Matruşka, Rusça hocam Tatyana’nın o şirin Türkçesinden öğrendiğim kadarıyla Rus yapımı bir oyuncak bebek türüdür. Ahşap el yapımı olan bu bebekler ortasından açıldığında başka bir bebek çıkar onu da açtığımızda yine bir başka bebek çıkar.
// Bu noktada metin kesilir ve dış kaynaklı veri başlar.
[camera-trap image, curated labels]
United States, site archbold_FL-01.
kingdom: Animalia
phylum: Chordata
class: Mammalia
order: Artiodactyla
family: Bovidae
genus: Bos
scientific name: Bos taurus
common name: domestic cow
Tek anne figürünün içerisine iç içe yerleştirilmiş 5, 7 ve 15 bebekten oluşur.
Matruşka hem oymacılık hem de resim açısından Rusya’nın imajı ve ruhu olmasına rağmen nedense Japonya’dan dünyaya dağıtılmaktadır.
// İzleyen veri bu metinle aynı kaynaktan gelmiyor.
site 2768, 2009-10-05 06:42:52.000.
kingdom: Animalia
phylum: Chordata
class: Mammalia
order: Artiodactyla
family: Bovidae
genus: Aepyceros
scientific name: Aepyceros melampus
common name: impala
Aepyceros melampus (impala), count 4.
“Matruşka bebeklerin 1890 yılında Moskova yakınlarında bulunan Abrentsevo Malikânesine ait çocuk eğitim atölyesinde doğduğu iddia edilmektedir. Birçok meşhur ve yetenekli Rus sanatçı, yerel oymacılarla birlikte Abrentsevo Malikânesinin sahibi Mamontov’un atölyesinde çalışmaya başlarlar. İsmini çok beğenilen bir bayan olan ‘Matrioska’dan’ aldığı söylenir.”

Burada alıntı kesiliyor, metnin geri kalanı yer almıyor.